The prodigality of ideas and unstoppable energy found in Berlioz’s earlier Italian comedy, Benvenuto Cellini, give way here to an extreme economy and a demonstration of the expressive possibilities in the basic means of music, notably the scale. Writing the work was, he said, ‘a relaxation from The Trojans’, the epic five-act opera he had recently completed, which he knew was his magnum opus but for which there was no prospect of a production. It was symbolic of the state of his career that what would be his last major work was written not for Paris but for a German provincial town.

Yet the music of the work – ‘a caprice written with the point of a needle’, Berlioz called it – has no trace of bitterness and, on the contrary, has wit and grace and lightness of touch. It accepts life as it is. The opera is a divertissement, not a grand statement. It celebrates love not – as in The Trojans – as a devouring, all-consuming passion but as ‘a flame, a will o’ the wisp, coming from no one knows where, gleaming then vanishing from sight, for the distraction of our souls’. Mad, perhaps; but ‘madness is better than stupidity’ – words that all come from the final number of the opera, where Benedick and Beatrice play at hiding their recognition of twin natures.

The ‘Overture’, which was composed last, and which bears the date ‘25 February 1862’ and ‘The End’ (in English), sums up the work.

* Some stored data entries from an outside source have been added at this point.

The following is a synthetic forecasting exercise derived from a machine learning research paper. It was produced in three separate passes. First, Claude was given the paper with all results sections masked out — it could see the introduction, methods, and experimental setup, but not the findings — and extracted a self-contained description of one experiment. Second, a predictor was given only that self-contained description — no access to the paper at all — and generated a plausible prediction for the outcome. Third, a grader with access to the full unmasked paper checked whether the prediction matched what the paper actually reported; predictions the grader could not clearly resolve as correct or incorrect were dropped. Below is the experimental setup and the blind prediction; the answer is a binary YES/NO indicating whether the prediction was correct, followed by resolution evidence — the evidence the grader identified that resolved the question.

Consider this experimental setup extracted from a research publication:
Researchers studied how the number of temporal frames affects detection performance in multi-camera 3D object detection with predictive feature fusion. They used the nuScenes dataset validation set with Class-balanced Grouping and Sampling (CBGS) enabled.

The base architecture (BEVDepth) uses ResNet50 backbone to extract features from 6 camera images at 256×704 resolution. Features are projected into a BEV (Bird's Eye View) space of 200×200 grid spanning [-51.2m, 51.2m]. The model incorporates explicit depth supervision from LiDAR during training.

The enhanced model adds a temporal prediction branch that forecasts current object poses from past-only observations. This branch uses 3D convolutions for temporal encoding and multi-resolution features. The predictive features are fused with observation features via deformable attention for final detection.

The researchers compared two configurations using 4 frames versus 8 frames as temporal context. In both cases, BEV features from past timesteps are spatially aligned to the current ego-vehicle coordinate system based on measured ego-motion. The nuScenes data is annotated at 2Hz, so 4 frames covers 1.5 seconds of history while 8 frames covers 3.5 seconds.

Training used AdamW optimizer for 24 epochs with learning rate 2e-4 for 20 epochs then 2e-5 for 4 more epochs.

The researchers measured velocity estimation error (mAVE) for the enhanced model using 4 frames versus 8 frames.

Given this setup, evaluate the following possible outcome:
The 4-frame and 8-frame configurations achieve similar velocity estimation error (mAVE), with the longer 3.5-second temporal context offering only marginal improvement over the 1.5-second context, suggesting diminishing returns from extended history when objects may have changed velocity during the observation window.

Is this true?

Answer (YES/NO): NO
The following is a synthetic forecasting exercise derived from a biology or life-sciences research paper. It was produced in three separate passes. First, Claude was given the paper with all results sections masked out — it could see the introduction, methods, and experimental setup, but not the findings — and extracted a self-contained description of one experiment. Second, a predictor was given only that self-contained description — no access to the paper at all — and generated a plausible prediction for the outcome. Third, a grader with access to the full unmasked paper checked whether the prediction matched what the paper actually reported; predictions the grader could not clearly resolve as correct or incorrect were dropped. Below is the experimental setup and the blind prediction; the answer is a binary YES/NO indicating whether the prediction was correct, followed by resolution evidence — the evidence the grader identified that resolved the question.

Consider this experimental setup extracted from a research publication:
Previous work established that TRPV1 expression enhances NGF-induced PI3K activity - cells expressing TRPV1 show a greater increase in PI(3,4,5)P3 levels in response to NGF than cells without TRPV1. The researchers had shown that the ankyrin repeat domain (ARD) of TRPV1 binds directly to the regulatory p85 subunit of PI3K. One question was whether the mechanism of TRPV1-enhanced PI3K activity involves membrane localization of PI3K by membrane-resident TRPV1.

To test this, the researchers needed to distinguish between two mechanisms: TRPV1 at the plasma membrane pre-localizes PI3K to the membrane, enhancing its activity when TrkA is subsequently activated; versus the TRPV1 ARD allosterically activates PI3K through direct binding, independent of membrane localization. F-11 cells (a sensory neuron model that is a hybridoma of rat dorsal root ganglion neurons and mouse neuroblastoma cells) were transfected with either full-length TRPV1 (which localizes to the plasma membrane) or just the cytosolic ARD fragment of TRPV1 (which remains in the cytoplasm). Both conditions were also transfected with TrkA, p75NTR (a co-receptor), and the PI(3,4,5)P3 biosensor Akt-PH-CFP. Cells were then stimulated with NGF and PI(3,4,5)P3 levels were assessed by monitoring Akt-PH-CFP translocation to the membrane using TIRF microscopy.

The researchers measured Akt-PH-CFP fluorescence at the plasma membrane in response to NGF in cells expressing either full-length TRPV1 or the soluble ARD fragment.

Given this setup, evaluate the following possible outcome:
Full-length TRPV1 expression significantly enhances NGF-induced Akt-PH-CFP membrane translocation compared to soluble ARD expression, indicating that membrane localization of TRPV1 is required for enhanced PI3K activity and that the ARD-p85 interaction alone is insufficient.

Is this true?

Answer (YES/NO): NO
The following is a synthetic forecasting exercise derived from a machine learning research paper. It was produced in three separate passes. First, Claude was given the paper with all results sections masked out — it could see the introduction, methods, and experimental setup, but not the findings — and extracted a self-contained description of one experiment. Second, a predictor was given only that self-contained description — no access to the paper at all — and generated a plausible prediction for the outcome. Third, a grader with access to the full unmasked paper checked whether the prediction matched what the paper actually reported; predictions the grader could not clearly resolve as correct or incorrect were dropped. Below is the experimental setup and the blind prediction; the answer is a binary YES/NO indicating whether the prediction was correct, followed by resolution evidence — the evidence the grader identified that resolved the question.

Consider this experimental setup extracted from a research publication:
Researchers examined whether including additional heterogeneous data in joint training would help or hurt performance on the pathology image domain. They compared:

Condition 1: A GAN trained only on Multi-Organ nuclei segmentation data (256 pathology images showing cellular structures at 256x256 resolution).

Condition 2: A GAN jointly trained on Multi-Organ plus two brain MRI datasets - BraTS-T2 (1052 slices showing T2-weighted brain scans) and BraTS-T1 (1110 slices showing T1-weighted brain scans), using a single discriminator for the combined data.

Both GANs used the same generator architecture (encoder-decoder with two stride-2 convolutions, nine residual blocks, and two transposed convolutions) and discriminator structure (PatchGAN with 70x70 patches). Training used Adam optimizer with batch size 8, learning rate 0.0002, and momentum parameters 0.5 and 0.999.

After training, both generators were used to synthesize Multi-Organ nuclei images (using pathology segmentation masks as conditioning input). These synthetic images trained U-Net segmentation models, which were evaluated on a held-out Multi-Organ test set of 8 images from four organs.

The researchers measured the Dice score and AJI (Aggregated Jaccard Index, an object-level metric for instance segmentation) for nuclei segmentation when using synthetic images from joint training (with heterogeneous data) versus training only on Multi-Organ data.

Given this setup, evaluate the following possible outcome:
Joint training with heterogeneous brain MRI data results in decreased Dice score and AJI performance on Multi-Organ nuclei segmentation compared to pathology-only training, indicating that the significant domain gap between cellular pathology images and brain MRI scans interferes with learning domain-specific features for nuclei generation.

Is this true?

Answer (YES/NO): YES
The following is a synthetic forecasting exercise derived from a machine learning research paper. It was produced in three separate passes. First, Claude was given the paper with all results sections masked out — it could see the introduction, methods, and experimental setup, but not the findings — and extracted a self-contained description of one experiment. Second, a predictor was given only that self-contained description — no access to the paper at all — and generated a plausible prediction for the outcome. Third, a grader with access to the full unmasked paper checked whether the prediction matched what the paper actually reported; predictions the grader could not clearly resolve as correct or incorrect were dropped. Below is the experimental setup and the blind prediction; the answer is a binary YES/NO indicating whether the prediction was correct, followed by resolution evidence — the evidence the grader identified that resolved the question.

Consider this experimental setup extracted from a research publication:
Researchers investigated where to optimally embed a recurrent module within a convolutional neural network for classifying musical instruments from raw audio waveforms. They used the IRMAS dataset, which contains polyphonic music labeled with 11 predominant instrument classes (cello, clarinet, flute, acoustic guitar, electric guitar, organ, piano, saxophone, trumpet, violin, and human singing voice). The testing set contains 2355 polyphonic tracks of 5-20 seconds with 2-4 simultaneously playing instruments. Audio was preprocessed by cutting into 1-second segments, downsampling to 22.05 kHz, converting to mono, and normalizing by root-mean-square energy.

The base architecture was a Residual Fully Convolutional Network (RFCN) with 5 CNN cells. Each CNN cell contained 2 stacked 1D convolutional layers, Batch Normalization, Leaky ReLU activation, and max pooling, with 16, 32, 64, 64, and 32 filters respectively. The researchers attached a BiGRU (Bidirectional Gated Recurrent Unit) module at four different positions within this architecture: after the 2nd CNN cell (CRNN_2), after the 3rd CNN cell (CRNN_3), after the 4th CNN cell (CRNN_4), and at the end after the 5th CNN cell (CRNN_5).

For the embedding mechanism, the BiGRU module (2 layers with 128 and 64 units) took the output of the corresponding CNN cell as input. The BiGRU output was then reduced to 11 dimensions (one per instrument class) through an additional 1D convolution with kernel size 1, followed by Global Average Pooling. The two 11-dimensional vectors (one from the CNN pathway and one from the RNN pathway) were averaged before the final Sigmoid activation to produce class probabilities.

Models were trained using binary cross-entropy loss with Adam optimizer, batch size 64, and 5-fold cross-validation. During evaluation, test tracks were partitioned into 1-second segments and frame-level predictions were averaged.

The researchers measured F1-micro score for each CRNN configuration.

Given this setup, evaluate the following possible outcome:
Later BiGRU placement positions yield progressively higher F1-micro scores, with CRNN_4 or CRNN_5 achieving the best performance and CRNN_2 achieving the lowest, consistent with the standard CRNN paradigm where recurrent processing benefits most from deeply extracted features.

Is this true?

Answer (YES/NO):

Racy, headlong yet poised, exuberant, ironic, brilliant but touched with warmth of heart, it breathes a single atmosphere while drawing on half a dozen different numbers from the opera: the wide melodic spans of Beatrice’s aria, the magical pianissimo conclusion of the ‘Nocturne’, the triumphant but rather empty tuttis of the conventional Hero’s aria, the long descending and ascending melody of the ‘Wedding March’, the men’s trio’s conspiratorial humour, above all the motif of the final ‘Scherzo-Duettino’, whose nimble triplet rhythm and angular dotted phrase work their way in everywhere and spread their gleeful mirth across the whole texture of the orchestra.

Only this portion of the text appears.